Interview with Elene Abashidze
24th June 2019
Elene Abashidze is an independent curator and since 2011 a publisher of Danarti Magazine, together with Ana Chorgolashvili and Irine Jorjadze. Some of her recent curatorial works include Safe Words, with Cristine Brache and Penny Goring, an inaugural exhibition for E.A. Shared Space, ongoing; Twelve Women Gone Missing, a group exhibition with ten emigrant female artists of Georgian descent, in the frames of Tbilisi Art Fair public program 2018.
TransitoryWhite
Dear Elene, thank you for finding time for this talk. We know each other through your husband, Andro Eradze, who is an artist and photographer and whom we met during our stay in Tbilisi last year. This is how I was introduced to the magazine you’re curating, Danarti. Considering how many art and art-related journals existing right now in Georgia, what prompted you to create your own magazine?
Elene Abashidze
Hi Ira! Yes, its thanks to Andro that we met!🌟
Danarti is a series of research-based thematic issues. Ran by three art historians/curators it operates as a curatorial platform. It contributes to the contemporary art discourse, but itself it rarely publishes contemporary art itself. For instance, we have no exhibition reviews. On the contrary, it is a multi-disciplinary magazine, which focuses on a theme, a sensation, a historical moment at a time - which is essential for the contemporary art scene of Georgia of the moment and tries to unpack these subjects as generously and widely terms of humanitarian disciplines, as possible.
All of the issues differ from one another, thematically and structurally. They come out on an occasional basis. We are lucky to collaborate with the fantastic institution Kunsthalle Zurich, who support us financially and never put pressure on our production system.

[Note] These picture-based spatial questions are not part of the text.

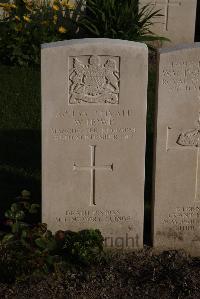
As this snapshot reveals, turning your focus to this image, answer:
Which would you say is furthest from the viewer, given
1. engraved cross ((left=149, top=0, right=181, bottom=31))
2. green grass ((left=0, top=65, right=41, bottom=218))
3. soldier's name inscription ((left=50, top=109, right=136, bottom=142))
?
engraved cross ((left=149, top=0, right=181, bottom=31))

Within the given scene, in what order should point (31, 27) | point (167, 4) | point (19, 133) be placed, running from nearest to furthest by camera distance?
point (19, 133)
point (31, 27)
point (167, 4)

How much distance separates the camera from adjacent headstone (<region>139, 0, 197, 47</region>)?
1129cm

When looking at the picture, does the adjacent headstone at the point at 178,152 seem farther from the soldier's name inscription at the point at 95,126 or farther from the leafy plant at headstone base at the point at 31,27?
the leafy plant at headstone base at the point at 31,27

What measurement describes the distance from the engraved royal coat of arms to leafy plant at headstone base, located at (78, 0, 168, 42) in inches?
212

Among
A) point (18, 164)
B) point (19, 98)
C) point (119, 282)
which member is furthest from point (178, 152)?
point (19, 98)

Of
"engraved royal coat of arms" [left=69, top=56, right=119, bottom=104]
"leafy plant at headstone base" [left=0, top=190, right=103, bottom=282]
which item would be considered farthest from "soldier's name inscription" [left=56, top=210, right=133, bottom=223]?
"engraved royal coat of arms" [left=69, top=56, right=119, bottom=104]

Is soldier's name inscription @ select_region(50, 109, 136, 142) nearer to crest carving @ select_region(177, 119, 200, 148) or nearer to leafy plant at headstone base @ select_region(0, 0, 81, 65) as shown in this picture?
crest carving @ select_region(177, 119, 200, 148)

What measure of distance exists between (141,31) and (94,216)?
19.6 ft

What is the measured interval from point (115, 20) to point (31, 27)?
130 cm

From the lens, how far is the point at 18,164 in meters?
7.21

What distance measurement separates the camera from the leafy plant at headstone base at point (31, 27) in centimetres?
1022

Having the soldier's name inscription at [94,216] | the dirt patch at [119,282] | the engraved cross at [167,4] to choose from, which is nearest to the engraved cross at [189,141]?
the soldier's name inscription at [94,216]

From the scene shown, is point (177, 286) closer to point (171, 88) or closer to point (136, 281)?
point (136, 281)

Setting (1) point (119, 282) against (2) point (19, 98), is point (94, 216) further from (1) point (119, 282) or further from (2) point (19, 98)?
(2) point (19, 98)
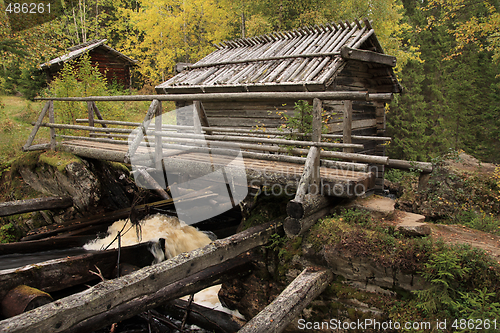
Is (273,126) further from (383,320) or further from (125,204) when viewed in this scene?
(383,320)

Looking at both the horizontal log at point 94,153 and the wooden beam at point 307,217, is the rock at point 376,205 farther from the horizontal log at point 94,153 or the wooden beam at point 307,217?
the horizontal log at point 94,153

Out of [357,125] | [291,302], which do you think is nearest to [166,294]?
[291,302]

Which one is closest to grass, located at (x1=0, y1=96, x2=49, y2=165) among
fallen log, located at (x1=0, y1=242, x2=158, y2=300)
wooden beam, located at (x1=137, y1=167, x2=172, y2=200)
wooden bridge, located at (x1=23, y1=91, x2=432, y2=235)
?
wooden bridge, located at (x1=23, y1=91, x2=432, y2=235)

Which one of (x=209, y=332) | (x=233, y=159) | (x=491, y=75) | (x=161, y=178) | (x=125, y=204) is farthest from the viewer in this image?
(x=491, y=75)

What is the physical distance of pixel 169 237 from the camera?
7164 mm

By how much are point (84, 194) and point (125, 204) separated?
43.5 inches

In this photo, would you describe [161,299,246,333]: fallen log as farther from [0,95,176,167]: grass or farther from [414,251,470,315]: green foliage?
[0,95,176,167]: grass

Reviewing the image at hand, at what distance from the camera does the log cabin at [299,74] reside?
314 inches

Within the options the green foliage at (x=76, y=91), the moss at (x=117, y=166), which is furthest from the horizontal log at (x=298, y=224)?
the green foliage at (x=76, y=91)

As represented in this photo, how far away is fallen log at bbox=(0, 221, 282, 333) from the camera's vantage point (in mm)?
2373

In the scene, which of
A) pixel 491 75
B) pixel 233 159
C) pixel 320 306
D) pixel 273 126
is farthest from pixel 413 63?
pixel 320 306

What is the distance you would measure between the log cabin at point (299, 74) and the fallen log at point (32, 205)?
13.7 feet

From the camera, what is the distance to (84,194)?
7117mm

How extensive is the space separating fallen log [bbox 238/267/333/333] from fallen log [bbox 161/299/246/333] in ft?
5.31
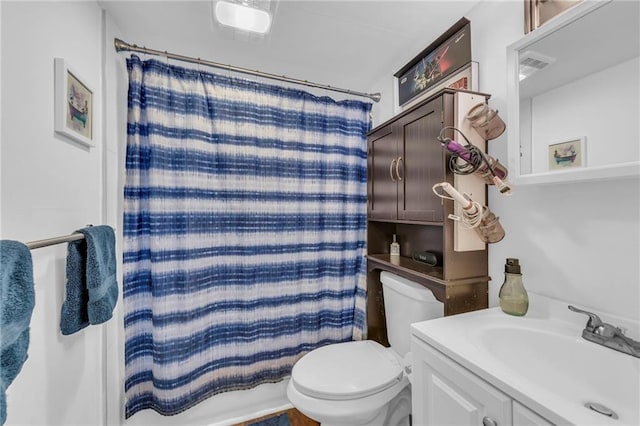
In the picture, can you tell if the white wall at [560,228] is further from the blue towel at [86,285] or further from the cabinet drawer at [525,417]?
the blue towel at [86,285]

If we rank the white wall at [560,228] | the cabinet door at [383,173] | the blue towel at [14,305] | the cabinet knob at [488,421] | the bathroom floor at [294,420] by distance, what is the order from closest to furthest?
the blue towel at [14,305] < the cabinet knob at [488,421] < the white wall at [560,228] < the cabinet door at [383,173] < the bathroom floor at [294,420]

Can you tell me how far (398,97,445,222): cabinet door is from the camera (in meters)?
1.12

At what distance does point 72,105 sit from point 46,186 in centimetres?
35

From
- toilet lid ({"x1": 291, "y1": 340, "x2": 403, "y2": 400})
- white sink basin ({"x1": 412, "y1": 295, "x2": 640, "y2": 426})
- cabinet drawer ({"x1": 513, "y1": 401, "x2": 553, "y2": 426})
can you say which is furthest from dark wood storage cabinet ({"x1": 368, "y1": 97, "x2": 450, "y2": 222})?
toilet lid ({"x1": 291, "y1": 340, "x2": 403, "y2": 400})

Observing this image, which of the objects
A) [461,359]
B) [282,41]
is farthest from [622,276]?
[282,41]

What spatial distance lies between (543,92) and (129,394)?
2327 millimetres

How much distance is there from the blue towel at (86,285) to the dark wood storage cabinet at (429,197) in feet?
4.21

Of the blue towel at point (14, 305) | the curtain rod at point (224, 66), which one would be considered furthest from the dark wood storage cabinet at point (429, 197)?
the blue towel at point (14, 305)

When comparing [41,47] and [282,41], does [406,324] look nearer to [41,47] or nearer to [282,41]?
[282,41]

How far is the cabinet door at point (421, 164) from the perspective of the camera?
112 cm

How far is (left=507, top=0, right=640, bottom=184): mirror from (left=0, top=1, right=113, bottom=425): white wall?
159 cm

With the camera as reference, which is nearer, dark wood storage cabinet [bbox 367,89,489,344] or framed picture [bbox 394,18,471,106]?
dark wood storage cabinet [bbox 367,89,489,344]

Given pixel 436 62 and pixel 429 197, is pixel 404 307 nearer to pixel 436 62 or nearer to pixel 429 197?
pixel 429 197

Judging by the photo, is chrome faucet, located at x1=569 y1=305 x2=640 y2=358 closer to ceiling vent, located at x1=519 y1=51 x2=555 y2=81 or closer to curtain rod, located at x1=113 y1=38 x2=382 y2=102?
ceiling vent, located at x1=519 y1=51 x2=555 y2=81
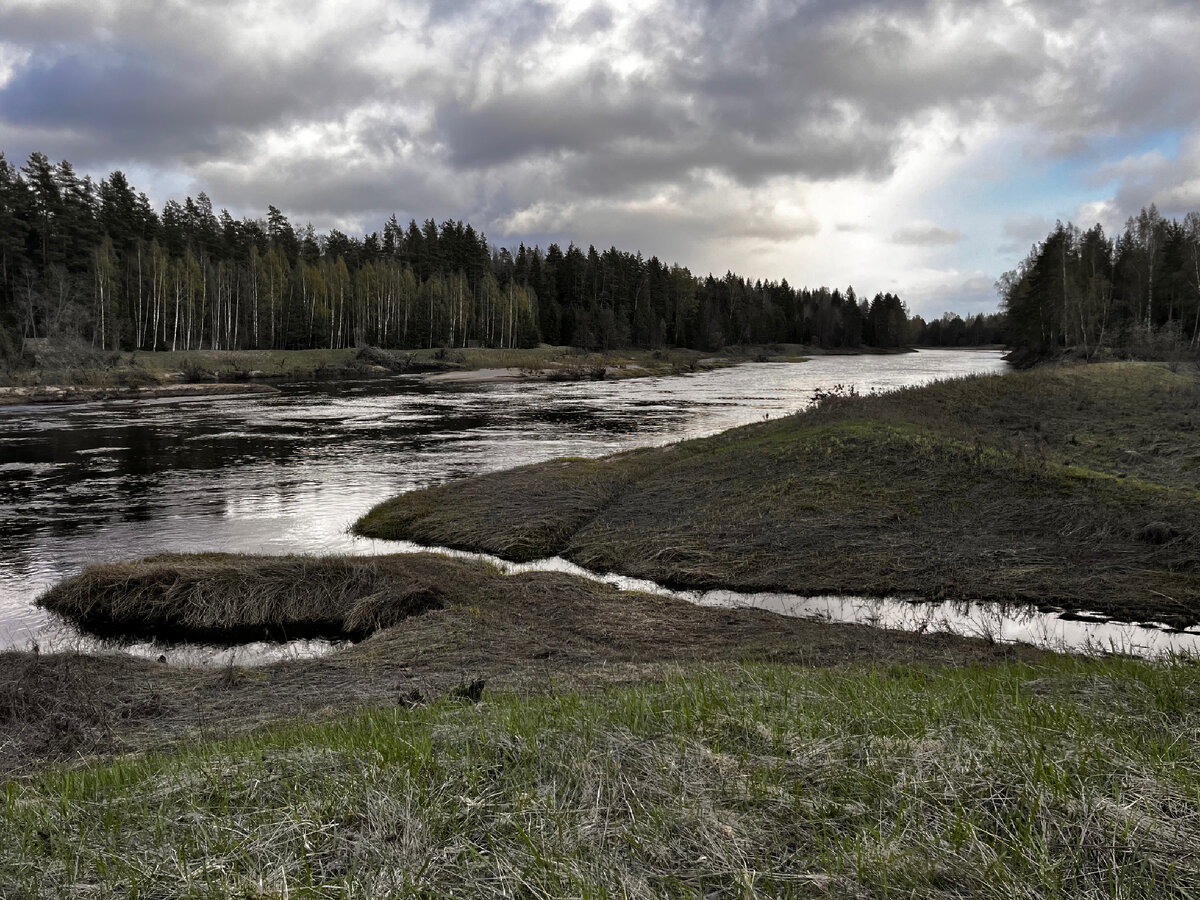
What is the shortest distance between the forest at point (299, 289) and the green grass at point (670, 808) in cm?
7570

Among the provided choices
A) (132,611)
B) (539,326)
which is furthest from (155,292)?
(132,611)

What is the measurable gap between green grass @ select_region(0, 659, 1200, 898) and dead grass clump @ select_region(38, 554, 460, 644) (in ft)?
24.7

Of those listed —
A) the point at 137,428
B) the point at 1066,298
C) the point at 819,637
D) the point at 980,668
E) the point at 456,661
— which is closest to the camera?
the point at 980,668

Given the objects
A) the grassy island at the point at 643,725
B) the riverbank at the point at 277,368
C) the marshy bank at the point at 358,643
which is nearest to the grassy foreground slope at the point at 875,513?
the grassy island at the point at 643,725

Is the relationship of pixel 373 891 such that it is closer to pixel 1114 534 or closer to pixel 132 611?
pixel 132 611

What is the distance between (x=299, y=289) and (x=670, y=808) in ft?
361

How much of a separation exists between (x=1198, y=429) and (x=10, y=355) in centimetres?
7978

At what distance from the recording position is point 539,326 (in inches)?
4975

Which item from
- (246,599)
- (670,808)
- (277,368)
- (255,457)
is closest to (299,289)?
(277,368)

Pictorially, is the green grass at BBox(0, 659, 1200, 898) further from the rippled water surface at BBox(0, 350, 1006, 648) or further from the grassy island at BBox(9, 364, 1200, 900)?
the rippled water surface at BBox(0, 350, 1006, 648)

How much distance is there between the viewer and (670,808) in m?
3.63

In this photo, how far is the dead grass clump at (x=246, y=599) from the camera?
12.8m

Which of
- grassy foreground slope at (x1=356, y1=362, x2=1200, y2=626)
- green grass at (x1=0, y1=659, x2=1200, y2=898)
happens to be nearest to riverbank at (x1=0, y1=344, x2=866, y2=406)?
grassy foreground slope at (x1=356, y1=362, x2=1200, y2=626)

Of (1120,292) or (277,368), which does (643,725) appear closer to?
(277,368)
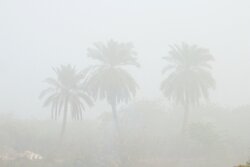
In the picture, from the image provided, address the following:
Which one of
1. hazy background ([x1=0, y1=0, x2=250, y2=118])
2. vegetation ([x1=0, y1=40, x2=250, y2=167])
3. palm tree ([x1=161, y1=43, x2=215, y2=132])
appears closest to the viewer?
vegetation ([x1=0, y1=40, x2=250, y2=167])

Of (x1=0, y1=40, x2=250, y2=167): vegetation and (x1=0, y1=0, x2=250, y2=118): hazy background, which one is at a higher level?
(x1=0, y1=0, x2=250, y2=118): hazy background

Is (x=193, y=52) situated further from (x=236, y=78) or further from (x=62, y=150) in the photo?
(x=236, y=78)

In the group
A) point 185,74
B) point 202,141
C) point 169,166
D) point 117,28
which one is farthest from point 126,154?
point 117,28

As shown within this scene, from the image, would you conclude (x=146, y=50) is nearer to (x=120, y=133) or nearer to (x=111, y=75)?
(x=120, y=133)

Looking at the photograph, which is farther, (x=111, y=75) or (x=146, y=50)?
(x=146, y=50)

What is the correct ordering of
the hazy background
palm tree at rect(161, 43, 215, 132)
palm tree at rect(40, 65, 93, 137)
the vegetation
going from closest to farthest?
the vegetation < palm tree at rect(161, 43, 215, 132) < palm tree at rect(40, 65, 93, 137) < the hazy background

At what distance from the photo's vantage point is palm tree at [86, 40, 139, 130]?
49219 millimetres

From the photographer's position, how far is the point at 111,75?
162ft

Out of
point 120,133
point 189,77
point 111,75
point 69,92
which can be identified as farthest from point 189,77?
point 69,92

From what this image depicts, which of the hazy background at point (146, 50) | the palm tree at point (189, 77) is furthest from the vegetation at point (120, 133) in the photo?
the hazy background at point (146, 50)

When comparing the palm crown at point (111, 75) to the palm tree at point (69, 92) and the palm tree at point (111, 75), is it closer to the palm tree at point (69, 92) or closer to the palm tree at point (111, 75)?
the palm tree at point (111, 75)

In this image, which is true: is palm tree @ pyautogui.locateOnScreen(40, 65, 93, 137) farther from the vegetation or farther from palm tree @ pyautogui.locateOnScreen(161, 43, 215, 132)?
palm tree @ pyautogui.locateOnScreen(161, 43, 215, 132)

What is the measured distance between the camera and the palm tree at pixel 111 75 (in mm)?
49219

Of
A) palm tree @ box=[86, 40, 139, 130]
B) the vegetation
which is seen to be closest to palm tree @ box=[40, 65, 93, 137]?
the vegetation
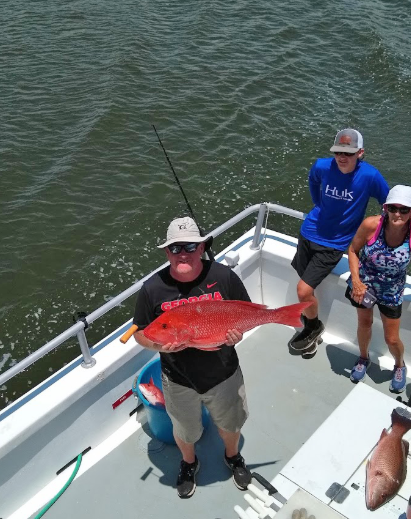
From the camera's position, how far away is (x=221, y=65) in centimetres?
1350

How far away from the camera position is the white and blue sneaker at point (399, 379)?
4.47 metres

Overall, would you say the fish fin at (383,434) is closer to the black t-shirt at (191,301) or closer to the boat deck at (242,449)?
the black t-shirt at (191,301)

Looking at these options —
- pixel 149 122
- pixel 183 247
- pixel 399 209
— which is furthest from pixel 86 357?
pixel 149 122

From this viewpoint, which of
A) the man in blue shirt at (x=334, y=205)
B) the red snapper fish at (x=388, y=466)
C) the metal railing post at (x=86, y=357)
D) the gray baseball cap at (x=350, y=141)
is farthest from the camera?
the man in blue shirt at (x=334, y=205)

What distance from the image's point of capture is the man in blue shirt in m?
4.01

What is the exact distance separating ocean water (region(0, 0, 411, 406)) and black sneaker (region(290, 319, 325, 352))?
3.21m

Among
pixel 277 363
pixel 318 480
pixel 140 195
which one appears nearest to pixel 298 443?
pixel 277 363

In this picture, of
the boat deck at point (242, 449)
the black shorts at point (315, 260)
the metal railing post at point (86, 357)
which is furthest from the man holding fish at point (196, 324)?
the black shorts at point (315, 260)

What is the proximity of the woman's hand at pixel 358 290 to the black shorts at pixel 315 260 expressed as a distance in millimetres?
442

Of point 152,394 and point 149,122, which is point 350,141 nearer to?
point 152,394

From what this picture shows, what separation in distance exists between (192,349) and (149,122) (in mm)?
9224

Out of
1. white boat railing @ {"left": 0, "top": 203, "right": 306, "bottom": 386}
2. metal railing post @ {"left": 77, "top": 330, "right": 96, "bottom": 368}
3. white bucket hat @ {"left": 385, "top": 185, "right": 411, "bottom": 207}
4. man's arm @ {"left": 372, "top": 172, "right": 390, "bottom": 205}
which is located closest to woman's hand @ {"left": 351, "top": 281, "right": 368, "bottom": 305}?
man's arm @ {"left": 372, "top": 172, "right": 390, "bottom": 205}

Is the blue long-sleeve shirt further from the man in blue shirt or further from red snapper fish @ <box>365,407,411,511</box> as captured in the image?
red snapper fish @ <box>365,407,411,511</box>

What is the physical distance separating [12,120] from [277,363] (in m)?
9.00
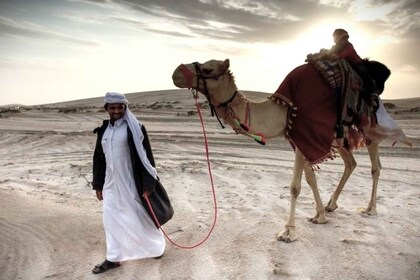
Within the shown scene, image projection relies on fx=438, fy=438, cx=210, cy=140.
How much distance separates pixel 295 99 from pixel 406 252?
220 cm

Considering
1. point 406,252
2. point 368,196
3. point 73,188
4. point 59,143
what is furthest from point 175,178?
point 59,143

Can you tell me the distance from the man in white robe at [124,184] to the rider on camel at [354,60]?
10.0 ft

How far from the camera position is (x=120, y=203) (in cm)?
479

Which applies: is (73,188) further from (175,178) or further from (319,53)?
(319,53)

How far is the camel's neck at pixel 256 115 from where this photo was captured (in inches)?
201

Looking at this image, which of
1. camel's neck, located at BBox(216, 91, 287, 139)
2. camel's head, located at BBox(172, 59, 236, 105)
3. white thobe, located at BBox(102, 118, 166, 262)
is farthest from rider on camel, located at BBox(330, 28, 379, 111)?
white thobe, located at BBox(102, 118, 166, 262)

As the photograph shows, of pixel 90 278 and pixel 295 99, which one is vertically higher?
pixel 295 99

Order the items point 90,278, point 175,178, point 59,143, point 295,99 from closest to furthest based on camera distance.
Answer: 1. point 90,278
2. point 295,99
3. point 175,178
4. point 59,143

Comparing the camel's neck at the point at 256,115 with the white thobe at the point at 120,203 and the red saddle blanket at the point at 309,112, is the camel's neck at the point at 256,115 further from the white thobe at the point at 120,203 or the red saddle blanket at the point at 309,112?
the white thobe at the point at 120,203

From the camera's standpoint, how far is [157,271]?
15.3ft

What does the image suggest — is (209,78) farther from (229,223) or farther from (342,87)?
(229,223)

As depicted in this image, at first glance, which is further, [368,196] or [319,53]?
[368,196]

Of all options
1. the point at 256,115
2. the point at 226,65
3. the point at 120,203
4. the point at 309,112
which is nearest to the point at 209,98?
the point at 226,65

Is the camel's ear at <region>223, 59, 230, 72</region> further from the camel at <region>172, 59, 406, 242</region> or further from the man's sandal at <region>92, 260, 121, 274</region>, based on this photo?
the man's sandal at <region>92, 260, 121, 274</region>
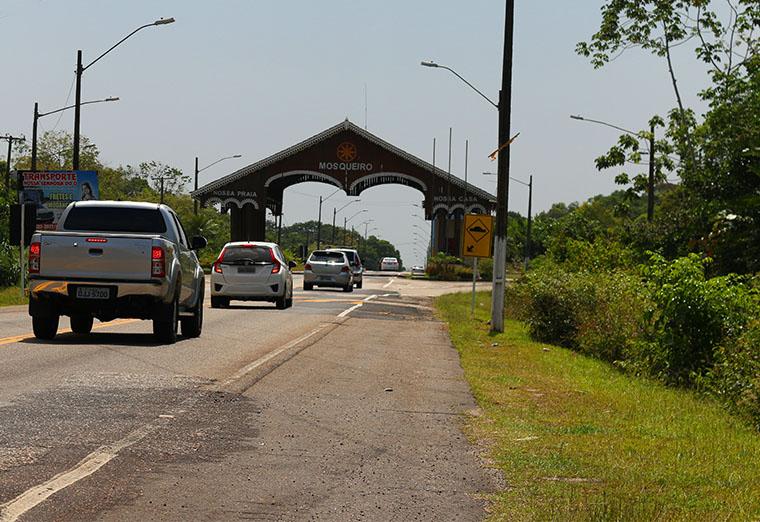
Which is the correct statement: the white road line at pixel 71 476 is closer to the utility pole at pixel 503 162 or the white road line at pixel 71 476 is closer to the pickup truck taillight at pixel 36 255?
the pickup truck taillight at pixel 36 255

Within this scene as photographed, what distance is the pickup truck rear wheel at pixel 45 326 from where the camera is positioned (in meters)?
17.8

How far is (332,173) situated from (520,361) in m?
60.9

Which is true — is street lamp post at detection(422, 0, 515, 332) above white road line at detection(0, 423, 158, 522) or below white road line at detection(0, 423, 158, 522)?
above

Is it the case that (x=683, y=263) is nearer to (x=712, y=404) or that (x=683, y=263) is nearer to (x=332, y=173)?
(x=712, y=404)

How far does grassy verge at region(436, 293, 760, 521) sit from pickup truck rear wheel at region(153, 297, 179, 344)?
14.2ft

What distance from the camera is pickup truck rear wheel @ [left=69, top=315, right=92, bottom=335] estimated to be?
64.5 ft

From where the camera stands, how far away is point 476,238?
3108cm

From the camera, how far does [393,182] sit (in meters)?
81.4

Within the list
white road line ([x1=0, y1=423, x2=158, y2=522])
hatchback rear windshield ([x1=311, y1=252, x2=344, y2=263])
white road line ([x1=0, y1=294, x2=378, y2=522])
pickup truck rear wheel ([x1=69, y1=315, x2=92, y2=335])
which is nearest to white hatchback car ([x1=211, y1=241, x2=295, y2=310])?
pickup truck rear wheel ([x1=69, y1=315, x2=92, y2=335])

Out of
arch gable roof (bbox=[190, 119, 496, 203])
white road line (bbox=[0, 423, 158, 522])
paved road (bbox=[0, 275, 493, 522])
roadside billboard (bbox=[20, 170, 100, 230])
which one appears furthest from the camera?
arch gable roof (bbox=[190, 119, 496, 203])

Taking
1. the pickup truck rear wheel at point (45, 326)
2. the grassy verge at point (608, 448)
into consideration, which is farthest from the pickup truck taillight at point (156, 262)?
the grassy verge at point (608, 448)

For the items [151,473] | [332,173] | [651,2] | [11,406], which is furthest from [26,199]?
[151,473]

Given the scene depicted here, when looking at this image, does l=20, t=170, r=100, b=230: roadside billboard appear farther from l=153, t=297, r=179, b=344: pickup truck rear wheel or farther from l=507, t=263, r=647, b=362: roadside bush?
l=153, t=297, r=179, b=344: pickup truck rear wheel

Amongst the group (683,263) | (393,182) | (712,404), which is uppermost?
(393,182)
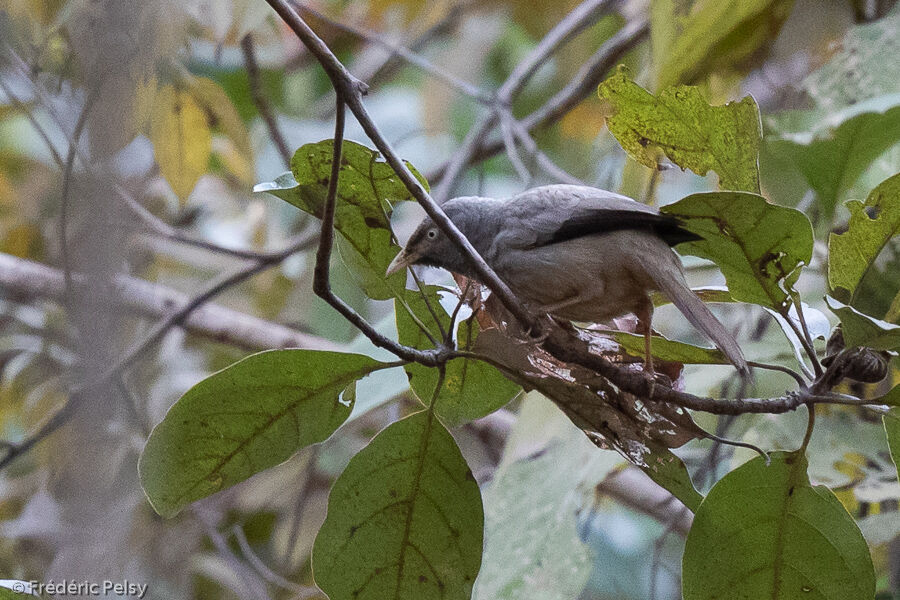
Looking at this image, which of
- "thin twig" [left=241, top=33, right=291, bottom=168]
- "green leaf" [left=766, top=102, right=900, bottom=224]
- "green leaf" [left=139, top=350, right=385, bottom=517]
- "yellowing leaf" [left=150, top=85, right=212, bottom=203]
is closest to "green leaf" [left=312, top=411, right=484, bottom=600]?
"green leaf" [left=139, top=350, right=385, bottom=517]

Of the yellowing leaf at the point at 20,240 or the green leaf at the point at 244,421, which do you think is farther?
the yellowing leaf at the point at 20,240

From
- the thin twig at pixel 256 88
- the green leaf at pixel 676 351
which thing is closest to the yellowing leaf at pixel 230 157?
the thin twig at pixel 256 88

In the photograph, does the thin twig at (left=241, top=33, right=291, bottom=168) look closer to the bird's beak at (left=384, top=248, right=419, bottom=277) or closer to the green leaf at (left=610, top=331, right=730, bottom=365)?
the bird's beak at (left=384, top=248, right=419, bottom=277)

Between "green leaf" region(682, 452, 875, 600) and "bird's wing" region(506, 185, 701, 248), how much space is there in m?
0.51

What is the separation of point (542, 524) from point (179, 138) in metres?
1.82

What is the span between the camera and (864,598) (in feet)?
5.00

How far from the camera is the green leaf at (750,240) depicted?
1.36 meters

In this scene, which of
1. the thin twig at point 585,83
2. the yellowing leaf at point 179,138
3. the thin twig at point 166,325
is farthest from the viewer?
the thin twig at point 585,83

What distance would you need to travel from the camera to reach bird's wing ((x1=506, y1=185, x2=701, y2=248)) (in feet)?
5.88

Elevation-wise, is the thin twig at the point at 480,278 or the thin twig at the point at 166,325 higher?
the thin twig at the point at 166,325

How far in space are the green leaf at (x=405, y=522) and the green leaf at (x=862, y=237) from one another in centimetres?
72

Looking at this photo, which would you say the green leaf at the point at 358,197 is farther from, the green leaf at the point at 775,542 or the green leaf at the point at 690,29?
the green leaf at the point at 690,29

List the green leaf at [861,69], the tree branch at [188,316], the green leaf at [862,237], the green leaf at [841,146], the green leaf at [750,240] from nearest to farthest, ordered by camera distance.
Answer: the green leaf at [750,240], the green leaf at [862,237], the green leaf at [841,146], the green leaf at [861,69], the tree branch at [188,316]

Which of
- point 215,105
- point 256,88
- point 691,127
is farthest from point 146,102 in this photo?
point 691,127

We are bilingual, and yes we have some international audience, but first of all, we work for the development of the local culture. Culture production here is slow and detached from the crazy capitalistic ways of making. So, we are privileged to be slow too.
The lack of critical thought oriented magazines prompted us to create one of our own. Back then, it was cheap to produce a printed newspaper. We started with printed and Georgian only issue. From 2016 we are also online, where we upload and archive all content and distribute for free.
We save our limited number of printed issues for various institutional exhibitions, etc.
TransitoryWhite
Once in a conversation we had over Facebook, you mentioned that you’re not satisfied with the hip designation of Tbilisi as a new Berlin. Would you please explain why?
Elene Abashidze
Tbilisi as some new Berlin is a branding of the city I would not agree with for various reasons. Firstly, it is created for the Western Gaze. To be more precise, it is created by Western European media for the Western European tourism and understanding, it is the Western European-centric branding, which we have seen happening earlier to other non-Western cultures and it has never worked as a good sign. For this only reason, I as a local person, would withdraw and ask others too to oppose this tag.
Another reason is simple - it is not valid. New Berlin in terms of what? Culture - it is very different, Economy? Tbilisi is way poorer than the poor Berlin itself. Nightlife? But is that all there is to either Berlin or Tbilisi?
TransitoryWhite
Many Georgian artists who studied abroad have adopted a certain kind of aesthetics which appeals to the European collectors and visitors. Speaking about their work, we cannot understand it while putting it in a national or any other geographical or identitarian context. It appears to have a very international, cosmopolitan look. How do you see this development from your perspective as Tbilisi-based curator?
Elene Abashidze
Let’s not forget that Contemporary Art was coined in the Western part of the world. It followed up with post-Modernism. Today there is a debate, and for good, on what constitutes the term? Especially after the East/West divide no longer exists, or so it claims.
So there is no surprise some of the artists of Georgian decent adopt the former “Western” language of Contemporary Art and translate their non-Western background to the “universal”(Western) language.
But I see changes in the newer generation, which is one younger than me. I see a weak tendency of opposing this pressure of adapting to one particular style, and on the contrary, bring one's own language at play. This is a tide I noticed not only in the Caucasus but among other non-Western artists. With my most profound respect and admiration towards the Western European and American culture, I very much look forward to witnessing the tide become a strong wave.

TransitoryWhite
What does it mean for Georgia to restore its identity in the context of youth culture?
Which way are the artists of Georgia moving in? What are their prospects and ambitions?
Elene Abashidze
Identity politics is still an issue in Georgia. There is no official cultural policy available in the country which at one hand is still “fighting against” it’s Soviet heritage and opens it’s doors to the “Western” narratives, and on another hand is creating a history of its own.
With its unstable governments, it demolishes Soviet Architectural icons (Andropov's Ears, etc.) and takes down the Soviet symbols, but on the other hand, never changes the narrative in Stalin’s Museum in Gori. Lustration never happened here. It is an odd place - Georgia; you never know what to expect. So the youth is stuck in between blind admiration and blind opposition of its recent past. I guess this is the position to depart from.
This Interview is a part of the first TransitoryWhite publication, supported by Freie Universität Berlin, Ost-Europäische Institut.